-- Data records follows --

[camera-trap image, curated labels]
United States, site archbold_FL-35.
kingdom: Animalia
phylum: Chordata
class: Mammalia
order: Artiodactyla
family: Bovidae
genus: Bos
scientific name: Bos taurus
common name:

-- Data records concluded --

• _What you will do_: Once you find the line containing "United States, site archbold_FL-35.", copy it and every line after it through the end of the records, exactly as they stand.

• _Task output_:
United States, site archbold_FL-35.
kingdom: Animalia
phylum: Chordata
class: Mammalia
order: Artiodactyla
family: Bovidae
genus: Bos
scientific name: Bos taurus
common name:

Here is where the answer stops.